The Wall

THE WALL....Here's the latest on those large concrete things the U.S. Army is building in Baghdad:
U.S. and Iraqi military officials scrambling to deflect criticism of a wall being erected to separate a volatile Sunni Muslim neighborhood from surrounding Shiite areas insisted Monday that the structure is not a wall at all. It's a barrier.

....Prime Minister Nouri Maliki, a Shiite, said Sunday night that he opposed the project and had ordered it halted.

But Iraqi military spokesman Brig. Gen. Qassim Musawi said at a news conference Monday that the project would go on and said Maliki had supported the barrier idea. Opposition arose after exaggerated media reports making the structure sound like the Berlin Wall, the Great Wall of China or the barrier being built by Israel in and around the West Bank, he said.

"There's a difference between constructing a security barrier and a security wall," said an infuriated Musawi. "Some media said the security forces will construct a security wall. This is inaccurate and groundless. As I said, these will be barriers."
Musawi's distinction between a "wall" and a "barrier" — especially when it's 12 feet high, constructed of 2,000 pound concrete blocks, and runs three miles with only one public exit point — is obviously specious. And it was the U.S. Army that started the whole "Great Wall" meme anyway.

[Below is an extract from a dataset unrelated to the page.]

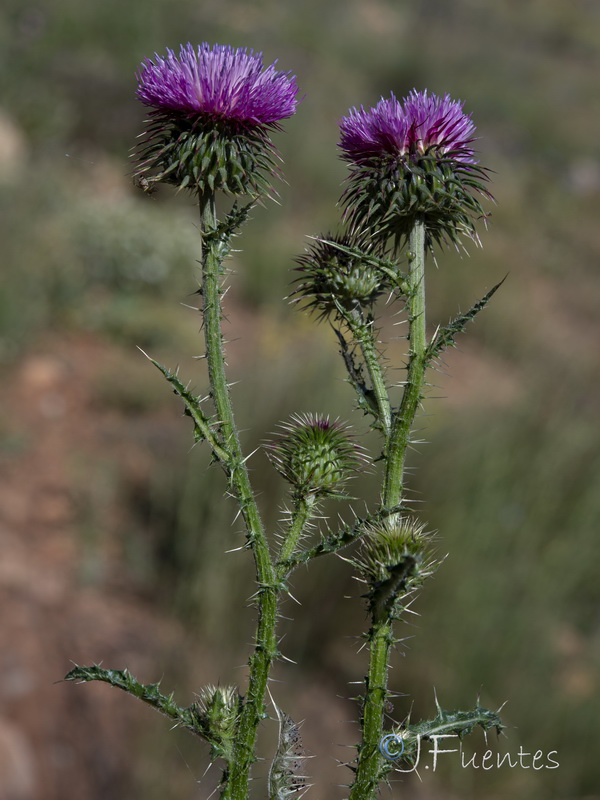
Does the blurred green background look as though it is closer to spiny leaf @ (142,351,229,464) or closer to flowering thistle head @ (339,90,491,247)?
spiny leaf @ (142,351,229,464)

Nonetheless, Musawi is almost certainly telling the truth when he says that Maliki originally supported the idea and is now folding in the face of public outcry. Whether he's right to fold like that is almost irrelevant. Either it was a good idea but Maliki didn't bother building support for the barrier among local leaders, or it was a bad idea and he never should have gone along with it in the first place. If he now flips again and allows the construction to go forward after "consulting" with American military commanders, his remaining credibility will be somewhere south of zero.

Can progress be made in Iraq without credible leardership? The question answers itself. A new military strategy and a few extra battalions in Baghdad do nothing to change that.